For a lower limit on the distance we take the minimum mass models for the donor star from Muñoz-Darias et al. (2008), the properties of which translate into an absolute H-band magnitude of ∼2.8. For the extinction toward GX 339−4 we follow Muñoz-Darias et al. (2008) and adopt $E(B-V)\approx 1.2$ (Hynes et al. 2004), which corresponds to ${A}_{H}\approx 0.7$. Using these values we find a distance to GX 339−4 of ∼9 kpc. The main source of uncertainty is in the flux of the donor star. We conservatively estimate the uncertainty on the stellar flux as 50%. This translates into a 25% uncertainty on the distance. We thus find a lower limit on the distance of ∼5 kpc, although given the fact that the X-ray activity of GX 339−4 favors a donor mass at the higher end of the allowed mass range (Muñoz-Darias et al. 2008), a larger distance seems more likely.

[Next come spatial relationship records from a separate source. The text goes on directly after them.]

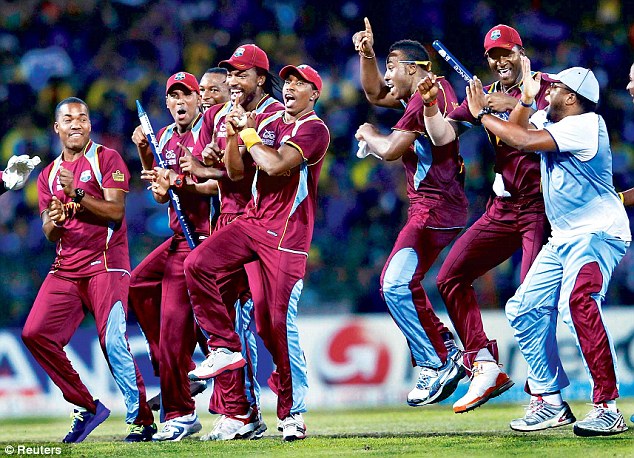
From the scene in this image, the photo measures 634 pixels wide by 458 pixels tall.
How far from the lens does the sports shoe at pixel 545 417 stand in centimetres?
744

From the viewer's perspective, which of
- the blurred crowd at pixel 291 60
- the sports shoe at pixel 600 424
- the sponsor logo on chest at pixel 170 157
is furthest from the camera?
the blurred crowd at pixel 291 60

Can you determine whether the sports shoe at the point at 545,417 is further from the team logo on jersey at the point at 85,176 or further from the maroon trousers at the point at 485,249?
the team logo on jersey at the point at 85,176

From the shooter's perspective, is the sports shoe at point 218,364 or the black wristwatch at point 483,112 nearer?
the black wristwatch at point 483,112

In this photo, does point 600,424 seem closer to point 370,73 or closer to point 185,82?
point 370,73

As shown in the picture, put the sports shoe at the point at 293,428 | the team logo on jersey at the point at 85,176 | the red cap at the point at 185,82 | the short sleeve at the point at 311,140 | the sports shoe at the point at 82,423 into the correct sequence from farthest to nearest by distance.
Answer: the red cap at the point at 185,82
the team logo on jersey at the point at 85,176
the sports shoe at the point at 82,423
the short sleeve at the point at 311,140
the sports shoe at the point at 293,428

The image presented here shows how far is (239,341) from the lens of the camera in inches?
297

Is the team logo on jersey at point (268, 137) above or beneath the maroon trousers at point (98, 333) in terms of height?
above

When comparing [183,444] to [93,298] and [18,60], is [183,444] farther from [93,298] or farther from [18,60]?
[18,60]

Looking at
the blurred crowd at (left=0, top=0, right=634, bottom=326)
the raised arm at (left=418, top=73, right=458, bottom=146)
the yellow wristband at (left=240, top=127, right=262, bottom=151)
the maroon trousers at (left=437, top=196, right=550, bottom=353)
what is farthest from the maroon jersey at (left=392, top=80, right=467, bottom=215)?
the blurred crowd at (left=0, top=0, right=634, bottom=326)

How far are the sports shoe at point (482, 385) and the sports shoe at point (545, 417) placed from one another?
320 mm

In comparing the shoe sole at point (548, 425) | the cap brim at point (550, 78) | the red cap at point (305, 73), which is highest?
the red cap at point (305, 73)

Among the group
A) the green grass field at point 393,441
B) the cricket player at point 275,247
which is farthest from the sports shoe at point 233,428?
the green grass field at point 393,441

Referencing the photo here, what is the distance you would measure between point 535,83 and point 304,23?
919 centimetres

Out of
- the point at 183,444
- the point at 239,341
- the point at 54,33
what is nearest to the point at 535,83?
the point at 239,341
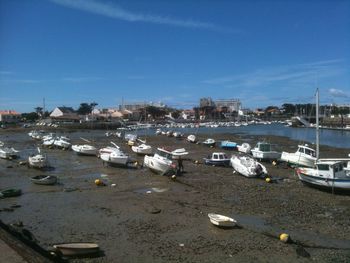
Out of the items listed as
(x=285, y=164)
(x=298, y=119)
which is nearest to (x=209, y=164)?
(x=285, y=164)

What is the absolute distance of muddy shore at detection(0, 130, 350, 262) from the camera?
16.8 meters

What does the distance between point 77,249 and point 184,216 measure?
7572 millimetres

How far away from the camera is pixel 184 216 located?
22156 millimetres

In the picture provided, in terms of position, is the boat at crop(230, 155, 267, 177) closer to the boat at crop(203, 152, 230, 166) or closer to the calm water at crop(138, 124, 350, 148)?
the boat at crop(203, 152, 230, 166)

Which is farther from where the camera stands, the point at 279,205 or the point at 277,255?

These conclusions are in agreement with those of Hynes et al. (2004).

It is interesting to note the difference in K₂ between GX 339−4 and XTE J1550-564, which has a very similar orbital period (1.54 days) and has been suggested as a "twin" system to GX 339−4 (Muñoz-Darias et al. 2008). Its donor star has been identified as a K3 star (Orosz et al. 2011). However, XTE J1550-564 in quiescence shows an Hα line with a FWHM of 1506 ± 151 km s⁻¹ (Casares 2015), and it has an RV semi-amplitude of 363.14 ± 5.97 km s⁻¹ (Orosz et al. 2011). The difference between the two systems may be due to inclination: XTE J1550-564 has a relatively high inclination of $\sim 75^\circ$, and an inclination of $\sim 35^\circ$ for GX 339−4 would explain the difference in K₂. Alternatively, GX 339−4 may contain a less massive BH than XTE J1550-564, which contains a BH with a mass in the range of 7.8–15.6 M_⊙. The lower mass ratio in XTE J1550-564 ($q\approx 0.03$) would suggest a more massive BH if the donor star masses are similar in both systems.

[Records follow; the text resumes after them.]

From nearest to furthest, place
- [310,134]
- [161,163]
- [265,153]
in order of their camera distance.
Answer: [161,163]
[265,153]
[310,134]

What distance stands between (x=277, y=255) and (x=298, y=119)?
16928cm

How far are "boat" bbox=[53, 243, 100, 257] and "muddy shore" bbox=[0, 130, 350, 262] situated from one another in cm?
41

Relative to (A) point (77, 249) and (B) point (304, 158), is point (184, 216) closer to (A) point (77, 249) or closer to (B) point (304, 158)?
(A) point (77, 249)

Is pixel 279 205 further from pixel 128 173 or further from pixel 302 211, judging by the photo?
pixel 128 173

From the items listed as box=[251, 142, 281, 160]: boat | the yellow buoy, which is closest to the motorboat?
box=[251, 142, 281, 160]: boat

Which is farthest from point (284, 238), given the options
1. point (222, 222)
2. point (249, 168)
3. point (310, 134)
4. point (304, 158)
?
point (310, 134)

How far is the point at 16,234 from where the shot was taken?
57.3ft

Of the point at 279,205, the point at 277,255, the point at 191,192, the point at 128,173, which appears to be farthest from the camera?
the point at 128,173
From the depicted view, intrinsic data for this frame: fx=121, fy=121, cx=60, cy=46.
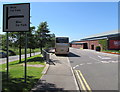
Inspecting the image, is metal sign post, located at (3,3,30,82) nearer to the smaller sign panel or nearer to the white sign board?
the white sign board

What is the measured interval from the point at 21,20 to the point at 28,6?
0.68 m

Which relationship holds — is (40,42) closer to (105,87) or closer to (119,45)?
(105,87)

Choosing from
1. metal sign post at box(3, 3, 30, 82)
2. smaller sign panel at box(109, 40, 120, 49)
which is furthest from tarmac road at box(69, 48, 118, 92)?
smaller sign panel at box(109, 40, 120, 49)

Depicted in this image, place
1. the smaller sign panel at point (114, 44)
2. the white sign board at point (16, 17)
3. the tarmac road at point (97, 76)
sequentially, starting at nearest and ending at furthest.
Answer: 1. the white sign board at point (16, 17)
2. the tarmac road at point (97, 76)
3. the smaller sign panel at point (114, 44)

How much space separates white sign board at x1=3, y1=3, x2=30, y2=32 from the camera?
5254mm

We obtained 16 VLT/X-shooter observations of GX 339−4 and detected absorption lines from the donor star in the NIR spectrum, allowing us to measure the RV semi-amplitude and projected rotational velocity of the donor star for the first time. We measure K₂ = 219 ± 3 km s⁻¹ and $v\sin i$ = 64 ± 8 km s⁻¹. This implies a mass ratio q = 0.18 ± 0.05 and a mass function f(M) = 1.91 ± 0.08 ${M}_{\odot }$. The value we find for K₂ is significantly lower than the value obtained using the Bowen blend method, showing that a mass function based on RV measurements of these emission lines can be incorrect.

The donor is a K1-2 type star and we estimate that it contributes $\sim 45 \% \mbox{--}50 \%$ of the light in the J- and H-bands. Adopting the minimum mass model for a stripped donor star from Muñoz-Darias et al. (2008), we obtain a lower limit to the distance to GX 339−4 of ∼5 kpc, in agreement with Hynes et al. (2004).

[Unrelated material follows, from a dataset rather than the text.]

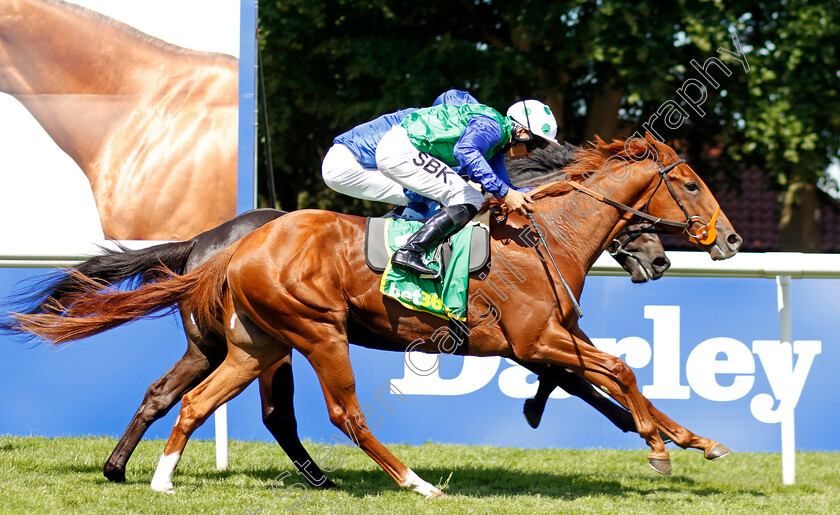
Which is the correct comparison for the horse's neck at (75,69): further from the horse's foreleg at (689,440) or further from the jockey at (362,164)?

Without the binary inclination we can only set limits to the accretor mass; we find $2.3\,{M}_{\odot }$ $\leqslant \,{M}_{{\rm{X}}}\,\leqslant$ $9.5\,{M}_{\odot }$, which means that a (massive) neutron star accretor cannot be excluded. Although a low system inclination would still allow for a BH more massive than 5 M_⊙, the mass function of GX 339−4 is much lower than has been assumed to date and it may in fact be the first BH to fall in the "mass-gap" of 2–5 M_⊙ (Özel et al. 2010; Farr et al. 2011).